Repeat the full listing, word for word.

ROWS:
________________
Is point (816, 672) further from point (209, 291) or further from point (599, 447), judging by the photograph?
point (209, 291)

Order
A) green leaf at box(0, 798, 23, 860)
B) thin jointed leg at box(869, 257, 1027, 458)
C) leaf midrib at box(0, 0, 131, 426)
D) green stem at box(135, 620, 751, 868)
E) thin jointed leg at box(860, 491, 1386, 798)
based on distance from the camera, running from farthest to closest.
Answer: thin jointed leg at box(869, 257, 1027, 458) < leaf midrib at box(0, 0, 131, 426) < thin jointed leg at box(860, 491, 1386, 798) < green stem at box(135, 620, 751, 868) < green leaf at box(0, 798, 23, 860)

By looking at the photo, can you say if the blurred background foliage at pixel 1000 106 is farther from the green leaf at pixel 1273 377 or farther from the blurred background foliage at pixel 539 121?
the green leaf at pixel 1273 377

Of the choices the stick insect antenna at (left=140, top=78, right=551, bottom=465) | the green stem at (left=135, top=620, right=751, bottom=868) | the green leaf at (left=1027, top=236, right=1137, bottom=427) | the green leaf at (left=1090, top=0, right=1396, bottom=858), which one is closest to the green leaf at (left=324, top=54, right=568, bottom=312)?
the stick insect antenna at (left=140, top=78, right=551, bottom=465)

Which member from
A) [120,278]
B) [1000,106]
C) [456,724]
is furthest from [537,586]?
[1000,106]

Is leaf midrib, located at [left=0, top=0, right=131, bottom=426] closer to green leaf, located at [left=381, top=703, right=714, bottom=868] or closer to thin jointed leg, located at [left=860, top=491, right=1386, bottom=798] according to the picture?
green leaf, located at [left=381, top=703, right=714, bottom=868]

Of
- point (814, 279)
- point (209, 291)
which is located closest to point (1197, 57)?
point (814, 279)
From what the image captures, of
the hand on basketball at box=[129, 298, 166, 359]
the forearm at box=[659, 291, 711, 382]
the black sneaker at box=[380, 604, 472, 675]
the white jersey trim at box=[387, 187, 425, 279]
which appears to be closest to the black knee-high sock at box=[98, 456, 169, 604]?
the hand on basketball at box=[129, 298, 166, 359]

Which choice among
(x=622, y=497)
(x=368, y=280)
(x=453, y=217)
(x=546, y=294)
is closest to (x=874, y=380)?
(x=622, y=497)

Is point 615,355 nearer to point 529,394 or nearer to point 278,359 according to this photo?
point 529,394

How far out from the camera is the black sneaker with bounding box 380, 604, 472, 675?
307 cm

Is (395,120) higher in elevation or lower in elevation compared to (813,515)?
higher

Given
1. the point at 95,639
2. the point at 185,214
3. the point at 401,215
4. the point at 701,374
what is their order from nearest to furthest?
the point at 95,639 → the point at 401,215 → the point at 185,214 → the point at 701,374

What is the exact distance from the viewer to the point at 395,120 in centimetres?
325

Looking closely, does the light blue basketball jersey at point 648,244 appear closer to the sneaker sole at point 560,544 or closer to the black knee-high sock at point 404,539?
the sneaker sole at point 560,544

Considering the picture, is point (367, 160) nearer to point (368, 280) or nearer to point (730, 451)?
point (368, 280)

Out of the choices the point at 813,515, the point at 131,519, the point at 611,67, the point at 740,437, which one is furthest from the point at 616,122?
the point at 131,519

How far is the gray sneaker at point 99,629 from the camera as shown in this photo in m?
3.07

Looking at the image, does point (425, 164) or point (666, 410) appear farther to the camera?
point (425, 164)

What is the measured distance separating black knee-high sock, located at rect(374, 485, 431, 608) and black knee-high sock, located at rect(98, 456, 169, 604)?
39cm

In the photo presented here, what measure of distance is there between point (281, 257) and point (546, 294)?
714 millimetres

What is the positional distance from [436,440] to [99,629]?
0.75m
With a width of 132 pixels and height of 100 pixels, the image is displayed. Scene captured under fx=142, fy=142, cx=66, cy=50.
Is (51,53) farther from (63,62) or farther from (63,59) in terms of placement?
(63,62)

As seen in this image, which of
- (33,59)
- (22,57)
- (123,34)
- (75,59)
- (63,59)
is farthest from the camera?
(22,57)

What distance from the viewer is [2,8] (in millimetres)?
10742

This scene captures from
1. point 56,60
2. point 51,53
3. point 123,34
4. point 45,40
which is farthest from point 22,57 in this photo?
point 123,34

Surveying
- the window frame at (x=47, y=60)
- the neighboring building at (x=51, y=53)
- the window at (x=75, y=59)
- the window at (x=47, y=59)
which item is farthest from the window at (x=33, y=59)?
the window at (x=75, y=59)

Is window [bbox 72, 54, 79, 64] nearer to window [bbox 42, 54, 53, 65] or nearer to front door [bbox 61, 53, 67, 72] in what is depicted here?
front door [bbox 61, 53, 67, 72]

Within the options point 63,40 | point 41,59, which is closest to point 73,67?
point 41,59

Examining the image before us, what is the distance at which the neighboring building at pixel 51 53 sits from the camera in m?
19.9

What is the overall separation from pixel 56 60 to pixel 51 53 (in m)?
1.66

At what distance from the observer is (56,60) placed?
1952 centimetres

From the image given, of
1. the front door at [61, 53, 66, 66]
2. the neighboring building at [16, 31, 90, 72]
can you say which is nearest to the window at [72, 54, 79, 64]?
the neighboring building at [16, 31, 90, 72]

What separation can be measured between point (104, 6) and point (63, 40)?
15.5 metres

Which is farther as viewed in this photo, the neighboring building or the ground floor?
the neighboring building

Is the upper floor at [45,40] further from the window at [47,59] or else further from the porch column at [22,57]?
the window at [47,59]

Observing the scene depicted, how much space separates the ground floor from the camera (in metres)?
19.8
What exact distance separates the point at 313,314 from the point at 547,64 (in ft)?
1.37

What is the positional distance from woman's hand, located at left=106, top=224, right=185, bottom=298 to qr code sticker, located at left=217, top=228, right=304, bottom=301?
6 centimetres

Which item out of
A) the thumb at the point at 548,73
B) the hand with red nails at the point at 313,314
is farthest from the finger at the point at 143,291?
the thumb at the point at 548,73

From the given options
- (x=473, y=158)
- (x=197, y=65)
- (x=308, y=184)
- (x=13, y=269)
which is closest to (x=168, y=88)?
________________
SOLUTION FOR THIS TASK:
Is point (816, 672) further from point (209, 291) or further from point (599, 447), judging by the photograph?
point (209, 291)

Order
A) green leaf at box(0, 798, 23, 860)
B) thin jointed leg at box(869, 257, 1027, 458)
C) leaf midrib at box(0, 0, 131, 426)
D) green stem at box(135, 620, 751, 868)
E) thin jointed leg at box(860, 491, 1386, 798)
based on distance from the camera, running from farthest to closest.
Answer: thin jointed leg at box(869, 257, 1027, 458) < leaf midrib at box(0, 0, 131, 426) < thin jointed leg at box(860, 491, 1386, 798) < green stem at box(135, 620, 751, 868) < green leaf at box(0, 798, 23, 860)

By looking at the photo, can you say if the blurred background foliage at pixel 1000 106 is farther from the green leaf at pixel 1273 377 or farther from the blurred background foliage at pixel 539 121?
the green leaf at pixel 1273 377

Of the choices the stick insect antenna at (left=140, top=78, right=551, bottom=465) | the green stem at (left=135, top=620, right=751, bottom=868) | the green leaf at (left=1027, top=236, right=1137, bottom=427) | the green leaf at (left=1090, top=0, right=1396, bottom=858), which one is closest to the green leaf at (left=324, top=54, right=568, bottom=312)?
the stick insect antenna at (left=140, top=78, right=551, bottom=465)

Which member from
A) [120,278]
B) [1000,106]
C) [456,724]
is furthest from [537,586]?
[1000,106]

Is leaf midrib, located at [left=0, top=0, right=131, bottom=426] closer to green leaf, located at [left=381, top=703, right=714, bottom=868] or closer to thin jointed leg, located at [left=860, top=491, right=1386, bottom=798] according to the picture?
green leaf, located at [left=381, top=703, right=714, bottom=868]

Of
- point (814, 279)
- point (209, 291)
which is located closest to point (1197, 57)?
point (814, 279)
From what the image captures, of
the hand on basketball at box=[129, 298, 166, 359]
the forearm at box=[659, 291, 711, 382]
the black sneaker at box=[380, 604, 472, 675]
the white jersey trim at box=[387, 187, 425, 279]
which appears to be closest to the black knee-high sock at box=[98, 456, 169, 604]?
the hand on basketball at box=[129, 298, 166, 359]

Which choice among
(x=622, y=497)
(x=368, y=280)
(x=453, y=217)
(x=546, y=294)
is closest to (x=874, y=380)?
(x=622, y=497)

Is point 615,355 nearer to point 529,394 or nearer to point 278,359 according to this photo?
point 529,394

How far out from the camera is the black sneaker with bounding box 380, 604, 472, 675?
307 cm

Is (395,120) higher in elevation or lower in elevation compared to (813,515)?
higher

Given
1. the point at 95,639
2. the point at 185,214
3. the point at 401,215
4. the point at 701,374
what is their order from nearest to furthest?
the point at 95,639 → the point at 401,215 → the point at 185,214 → the point at 701,374

What is the exact distance from the viewer to the point at 395,120 in centimetres?
325

Looking closely, does the light blue basketball jersey at point 648,244 appear closer to the sneaker sole at point 560,544 or closer to the black knee-high sock at point 404,539?
the sneaker sole at point 560,544

Considering the picture, is point (367, 160) nearer to point (368, 280) or nearer to point (730, 451)?
point (368, 280)

Out of the choices the point at 813,515, the point at 131,519, the point at 611,67, the point at 740,437, which one is furthest from the point at 616,122?
the point at 131,519

How far is the gray sneaker at point 99,629 from the camera as shown in this photo in m?
3.07

Looking at the image, does point (425, 164) or point (666, 410) appear farther to the camera?
point (425, 164)

What is the measured distance separating black knee-high sock, located at rect(374, 485, 431, 608) and black knee-high sock, located at rect(98, 456, 169, 604)?
39cm

In the photo presented here, what measure of distance is there between point (281, 257) and point (546, 294)?
714 millimetres

What is the positional distance from [436,440] to [99,629]?
0.75m
With a width of 132 pixels and height of 100 pixels, the image is displayed. Scene captured under fx=142, fy=142, cx=66, cy=50.
Is (51,53) farther from (63,62) or farther from (63,59) in terms of placement?
(63,62)

As seen in this image, which of
- (33,59)
- (22,57)
- (123,34)
- (75,59)
- (63,59)
is farthest from the camera?
(22,57)

What distance from the viewer is [2,8] (in millimetres)?
10742

This scene captures from
1. point 56,60
2. point 51,53
3. point 123,34
4. point 45,40
which is farthest from point 22,57 in this photo?
point 123,34

Surveying
- the window frame at (x=47, y=60)
- the neighboring building at (x=51, y=53)
- the window at (x=75, y=59)
- the window at (x=47, y=59)
which item is farthest from the window at (x=33, y=59)?
the window at (x=75, y=59)

Is window [bbox 72, 54, 79, 64] nearer to window [bbox 42, 54, 53, 65] or nearer to front door [bbox 61, 53, 67, 72] in what is depicted here?
front door [bbox 61, 53, 67, 72]

Within the options point 63,40 | point 41,59, which is closest to point 73,67?
point 41,59

Examining the image before us, what is the distance at which the neighboring building at pixel 51 53 sits from the camera in m?
19.9

What is the overall separation from pixel 56 60 to pixel 51 53 (in m)?
1.66

At what distance from the observer is (56,60) placed?
1952 centimetres

From the image given, of
1. the front door at [61, 53, 66, 66]
2. the neighboring building at [16, 31, 90, 72]
can you say which is nearest to the window at [72, 54, 79, 64]?
the neighboring building at [16, 31, 90, 72]

What separation can be measured between point (104, 6) and point (63, 40)?
15.5 metres

Which is farther as viewed in this photo, the neighboring building or the ground floor?
the neighboring building

Is the upper floor at [45,40] further from the window at [47,59] or else further from the porch column at [22,57]?
the window at [47,59]

Observing the scene depicted, how much space separates the ground floor from the camera (in metres)?
19.8
What exact distance separates the point at 313,314 from the point at 547,64 (in ft)?
1.37

What is the positional distance from woman's hand, located at left=106, top=224, right=185, bottom=298 to qr code sticker, located at left=217, top=228, right=304, bottom=301?
6 centimetres

Which item out of
A) the thumb at the point at 548,73
B) the hand with red nails at the point at 313,314
is farthest from the finger at the point at 143,291?
the thumb at the point at 548,73

From the given options
- (x=473, y=158)
- (x=197, y=65)
- (x=308, y=184)
- (x=13, y=269)
which is closest to (x=168, y=88)?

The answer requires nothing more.